New York Court of Appeals


December 14, 2010

THE PEOPLE &C., RESPONDENT,
v.
PETER WELLS, APPELLANT.

This memorandum is uncorrected and subject to revision before publication in the New York Reports.

MEMORANDUM:

The order of the Appellate Division should be affirmed. At trial, after some but not all jurors had been sworn, and while voir dire was ongoing, one of the sworn jurors advised a court officer that there was important information he neglected to tell the court. When questioned, the juror revealed that he worked the night shift and would be coming to court directly from work, raising concerns about his ability to stay awake during the trial (the juror explained that he had slept in the jury room the day before). Defense counsel argued that the juror was able to serve and could be ordered not to work nights until the trial ended. The court declined to issue such a directive and excused the juror based on a finding that he would be unable to remain sufficiently alert during court proceedings. We cannot say that the trial court -- which was in the best position to assess the juror's level of attentiveness -- abused its discretion in discharging the juror after determining that he would be incapable of properly performing his duties.

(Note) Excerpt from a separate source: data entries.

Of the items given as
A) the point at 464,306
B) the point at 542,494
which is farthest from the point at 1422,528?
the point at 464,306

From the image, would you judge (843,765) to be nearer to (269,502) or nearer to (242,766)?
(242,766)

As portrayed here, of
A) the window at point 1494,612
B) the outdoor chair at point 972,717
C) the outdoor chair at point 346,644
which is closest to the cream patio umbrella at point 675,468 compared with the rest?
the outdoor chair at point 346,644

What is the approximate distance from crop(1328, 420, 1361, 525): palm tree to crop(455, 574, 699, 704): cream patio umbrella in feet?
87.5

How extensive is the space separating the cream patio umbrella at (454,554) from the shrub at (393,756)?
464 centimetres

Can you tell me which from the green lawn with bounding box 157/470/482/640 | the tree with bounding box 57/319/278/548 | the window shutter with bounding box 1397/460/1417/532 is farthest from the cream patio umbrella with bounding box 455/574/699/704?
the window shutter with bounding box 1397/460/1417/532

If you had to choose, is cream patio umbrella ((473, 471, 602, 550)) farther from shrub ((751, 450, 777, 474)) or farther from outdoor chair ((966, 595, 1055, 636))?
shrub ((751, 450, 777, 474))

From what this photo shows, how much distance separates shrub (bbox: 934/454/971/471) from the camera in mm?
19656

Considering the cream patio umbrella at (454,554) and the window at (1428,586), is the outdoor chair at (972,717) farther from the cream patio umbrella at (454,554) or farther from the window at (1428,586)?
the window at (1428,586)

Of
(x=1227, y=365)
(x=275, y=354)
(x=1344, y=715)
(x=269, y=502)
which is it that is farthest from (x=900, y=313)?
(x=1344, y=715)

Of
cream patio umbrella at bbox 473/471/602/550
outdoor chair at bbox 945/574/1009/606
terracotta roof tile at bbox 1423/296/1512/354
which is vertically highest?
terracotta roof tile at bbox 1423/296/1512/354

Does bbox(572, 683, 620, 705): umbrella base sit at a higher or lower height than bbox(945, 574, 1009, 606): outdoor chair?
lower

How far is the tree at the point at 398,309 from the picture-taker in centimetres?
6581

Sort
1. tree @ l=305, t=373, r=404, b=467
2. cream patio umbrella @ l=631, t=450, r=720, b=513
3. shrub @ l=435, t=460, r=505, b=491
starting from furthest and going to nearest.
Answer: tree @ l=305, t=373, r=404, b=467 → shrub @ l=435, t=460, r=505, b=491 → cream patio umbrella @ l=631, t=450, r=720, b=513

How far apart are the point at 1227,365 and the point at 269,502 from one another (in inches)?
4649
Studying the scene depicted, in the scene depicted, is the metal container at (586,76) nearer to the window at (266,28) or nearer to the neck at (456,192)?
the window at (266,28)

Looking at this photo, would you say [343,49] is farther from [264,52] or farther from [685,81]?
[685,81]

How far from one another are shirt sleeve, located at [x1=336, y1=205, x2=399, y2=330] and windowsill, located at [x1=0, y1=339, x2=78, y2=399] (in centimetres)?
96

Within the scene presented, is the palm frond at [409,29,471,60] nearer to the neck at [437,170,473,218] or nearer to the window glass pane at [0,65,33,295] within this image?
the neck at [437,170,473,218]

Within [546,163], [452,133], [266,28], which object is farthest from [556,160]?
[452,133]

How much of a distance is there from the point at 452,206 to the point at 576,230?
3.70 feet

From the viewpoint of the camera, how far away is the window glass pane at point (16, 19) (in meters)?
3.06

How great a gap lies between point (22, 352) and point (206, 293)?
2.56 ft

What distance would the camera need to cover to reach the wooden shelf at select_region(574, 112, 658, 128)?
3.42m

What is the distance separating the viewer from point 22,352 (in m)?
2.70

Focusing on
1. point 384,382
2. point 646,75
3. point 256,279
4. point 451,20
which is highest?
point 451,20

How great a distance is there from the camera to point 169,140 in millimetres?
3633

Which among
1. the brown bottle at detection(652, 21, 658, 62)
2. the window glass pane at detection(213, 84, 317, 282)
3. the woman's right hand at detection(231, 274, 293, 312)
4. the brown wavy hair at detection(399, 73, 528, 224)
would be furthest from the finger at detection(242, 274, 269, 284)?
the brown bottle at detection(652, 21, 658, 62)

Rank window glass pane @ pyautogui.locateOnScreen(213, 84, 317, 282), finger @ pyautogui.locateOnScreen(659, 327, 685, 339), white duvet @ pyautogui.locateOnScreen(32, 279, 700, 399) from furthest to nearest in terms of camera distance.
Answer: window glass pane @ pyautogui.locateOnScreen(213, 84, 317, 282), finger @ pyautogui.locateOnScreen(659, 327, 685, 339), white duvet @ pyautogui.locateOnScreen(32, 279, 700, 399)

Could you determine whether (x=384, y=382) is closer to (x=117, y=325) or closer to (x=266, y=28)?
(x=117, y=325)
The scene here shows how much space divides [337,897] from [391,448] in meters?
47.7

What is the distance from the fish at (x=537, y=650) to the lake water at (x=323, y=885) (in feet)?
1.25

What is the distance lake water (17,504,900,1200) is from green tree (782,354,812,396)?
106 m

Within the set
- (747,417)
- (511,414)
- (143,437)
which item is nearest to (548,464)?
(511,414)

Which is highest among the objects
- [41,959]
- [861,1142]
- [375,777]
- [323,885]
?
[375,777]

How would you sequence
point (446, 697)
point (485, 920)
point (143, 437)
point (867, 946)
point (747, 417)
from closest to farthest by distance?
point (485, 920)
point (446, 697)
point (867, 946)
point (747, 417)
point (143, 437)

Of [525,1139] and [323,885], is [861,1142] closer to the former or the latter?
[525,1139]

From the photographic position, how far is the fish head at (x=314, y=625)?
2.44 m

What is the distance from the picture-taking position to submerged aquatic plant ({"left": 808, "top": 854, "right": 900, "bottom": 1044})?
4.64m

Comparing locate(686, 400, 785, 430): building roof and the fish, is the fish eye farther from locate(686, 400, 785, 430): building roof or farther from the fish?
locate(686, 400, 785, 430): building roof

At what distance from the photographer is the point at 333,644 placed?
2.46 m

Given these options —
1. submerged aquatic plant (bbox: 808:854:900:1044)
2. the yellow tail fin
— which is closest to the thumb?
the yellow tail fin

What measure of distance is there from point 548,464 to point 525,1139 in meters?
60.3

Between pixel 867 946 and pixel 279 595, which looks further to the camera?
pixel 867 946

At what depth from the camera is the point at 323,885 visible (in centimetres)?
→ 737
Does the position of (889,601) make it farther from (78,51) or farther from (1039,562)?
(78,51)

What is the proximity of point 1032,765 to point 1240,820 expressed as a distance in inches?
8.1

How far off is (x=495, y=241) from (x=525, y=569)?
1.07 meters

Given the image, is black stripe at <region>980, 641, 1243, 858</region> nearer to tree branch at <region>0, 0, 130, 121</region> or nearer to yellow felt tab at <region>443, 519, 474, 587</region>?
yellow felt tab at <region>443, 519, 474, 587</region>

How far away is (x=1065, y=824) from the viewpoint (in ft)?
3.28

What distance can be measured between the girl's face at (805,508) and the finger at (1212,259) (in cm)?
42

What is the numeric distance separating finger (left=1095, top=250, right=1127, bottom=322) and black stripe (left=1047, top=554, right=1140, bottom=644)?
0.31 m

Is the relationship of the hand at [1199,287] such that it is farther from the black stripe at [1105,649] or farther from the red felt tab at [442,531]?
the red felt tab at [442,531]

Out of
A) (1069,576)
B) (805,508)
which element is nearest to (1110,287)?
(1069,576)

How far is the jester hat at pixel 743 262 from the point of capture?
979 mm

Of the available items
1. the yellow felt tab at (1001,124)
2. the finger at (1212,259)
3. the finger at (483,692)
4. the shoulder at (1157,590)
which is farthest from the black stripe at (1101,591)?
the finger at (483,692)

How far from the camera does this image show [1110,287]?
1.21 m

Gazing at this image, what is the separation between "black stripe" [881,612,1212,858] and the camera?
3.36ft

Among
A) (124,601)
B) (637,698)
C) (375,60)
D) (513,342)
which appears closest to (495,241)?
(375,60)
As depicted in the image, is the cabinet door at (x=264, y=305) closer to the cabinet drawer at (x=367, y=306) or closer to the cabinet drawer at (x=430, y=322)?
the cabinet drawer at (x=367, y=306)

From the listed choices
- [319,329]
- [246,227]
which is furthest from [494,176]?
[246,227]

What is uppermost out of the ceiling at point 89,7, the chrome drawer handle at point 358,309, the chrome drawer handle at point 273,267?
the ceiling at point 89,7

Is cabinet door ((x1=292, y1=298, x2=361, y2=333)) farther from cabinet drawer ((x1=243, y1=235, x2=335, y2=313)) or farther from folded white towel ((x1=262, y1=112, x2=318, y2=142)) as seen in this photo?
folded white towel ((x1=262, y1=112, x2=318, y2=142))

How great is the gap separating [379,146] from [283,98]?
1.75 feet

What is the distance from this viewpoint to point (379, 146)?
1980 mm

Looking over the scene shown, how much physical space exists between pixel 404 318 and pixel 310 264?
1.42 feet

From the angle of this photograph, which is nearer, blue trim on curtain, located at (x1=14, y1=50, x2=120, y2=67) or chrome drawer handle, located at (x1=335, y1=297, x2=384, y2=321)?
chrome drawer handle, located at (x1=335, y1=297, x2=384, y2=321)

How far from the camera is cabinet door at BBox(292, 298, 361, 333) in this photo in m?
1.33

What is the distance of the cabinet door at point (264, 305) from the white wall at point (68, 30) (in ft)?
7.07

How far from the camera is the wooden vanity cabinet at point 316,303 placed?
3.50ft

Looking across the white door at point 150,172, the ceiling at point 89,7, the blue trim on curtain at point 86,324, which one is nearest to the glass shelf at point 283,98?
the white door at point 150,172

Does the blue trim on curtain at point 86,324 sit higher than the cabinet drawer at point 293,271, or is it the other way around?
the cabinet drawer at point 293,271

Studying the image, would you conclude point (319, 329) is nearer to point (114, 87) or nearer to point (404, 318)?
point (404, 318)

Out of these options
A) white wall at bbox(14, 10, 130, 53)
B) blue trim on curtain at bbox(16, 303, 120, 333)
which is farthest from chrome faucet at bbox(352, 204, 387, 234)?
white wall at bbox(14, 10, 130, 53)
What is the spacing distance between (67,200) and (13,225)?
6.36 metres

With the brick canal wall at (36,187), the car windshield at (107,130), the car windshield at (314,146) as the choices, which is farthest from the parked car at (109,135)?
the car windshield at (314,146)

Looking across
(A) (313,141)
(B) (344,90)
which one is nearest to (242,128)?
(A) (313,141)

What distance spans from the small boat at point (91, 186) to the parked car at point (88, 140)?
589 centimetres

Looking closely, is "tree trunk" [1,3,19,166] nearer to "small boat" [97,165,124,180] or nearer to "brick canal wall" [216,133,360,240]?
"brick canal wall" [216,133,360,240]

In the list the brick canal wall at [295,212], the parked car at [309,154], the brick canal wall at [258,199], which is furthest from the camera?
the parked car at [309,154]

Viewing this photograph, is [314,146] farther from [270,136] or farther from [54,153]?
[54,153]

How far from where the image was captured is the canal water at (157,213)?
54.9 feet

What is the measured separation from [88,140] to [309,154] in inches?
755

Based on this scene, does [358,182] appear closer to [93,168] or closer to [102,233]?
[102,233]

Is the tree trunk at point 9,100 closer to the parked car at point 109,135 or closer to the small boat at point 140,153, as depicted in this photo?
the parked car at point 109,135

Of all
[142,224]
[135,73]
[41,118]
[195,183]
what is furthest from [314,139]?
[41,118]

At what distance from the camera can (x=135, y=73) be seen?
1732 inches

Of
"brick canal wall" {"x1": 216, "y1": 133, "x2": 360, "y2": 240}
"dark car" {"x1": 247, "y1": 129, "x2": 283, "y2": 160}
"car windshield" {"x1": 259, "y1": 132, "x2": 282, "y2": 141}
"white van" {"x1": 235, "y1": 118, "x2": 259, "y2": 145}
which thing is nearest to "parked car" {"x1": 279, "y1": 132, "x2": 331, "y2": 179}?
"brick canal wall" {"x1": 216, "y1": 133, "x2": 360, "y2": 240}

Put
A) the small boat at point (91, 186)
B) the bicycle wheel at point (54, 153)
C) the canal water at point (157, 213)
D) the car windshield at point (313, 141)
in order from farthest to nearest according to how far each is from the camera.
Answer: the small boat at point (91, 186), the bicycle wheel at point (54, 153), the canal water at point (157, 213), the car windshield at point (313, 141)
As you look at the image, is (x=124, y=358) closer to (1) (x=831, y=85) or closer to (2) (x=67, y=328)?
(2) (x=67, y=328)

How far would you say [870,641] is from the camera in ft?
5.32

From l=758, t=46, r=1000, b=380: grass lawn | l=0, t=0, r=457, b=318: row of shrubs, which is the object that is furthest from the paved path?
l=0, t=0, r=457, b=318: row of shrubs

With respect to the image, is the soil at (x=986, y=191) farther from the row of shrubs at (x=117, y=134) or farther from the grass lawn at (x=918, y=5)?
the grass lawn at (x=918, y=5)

On appeal, citing differences between the language in CPL 270.15 and CPL 270.35, defendant asserts that the court lacked the authority to discharge the juror under the purportedly more narrow language in CPL 270.15. But defendant never referred to CPL 270.15 or relied on any restrictive statutory language in the trial court. Instead, defendant essentially argued against an incapacity discharge, contending that the juror was "able" to serve. Thus, defendant's current claim is not preserved for our review. The dissent engages in an analysis of the differences between CPL 270.15 and CPL 270.35 -- but neither party raised an argument in the trial court warranting such a discussion. Nor do we find, as the dissent suggests, that a court has "inherent authority" to discharge a sworn juror based on competing work commitments. CPL 270.15 permits discharge of a sworn juror based on incapacity and the discharge here emanated from the trial court's concern that the juror would be incapable of remaining awake and attentive during the trial -- an essential prerequisite of proper jury service.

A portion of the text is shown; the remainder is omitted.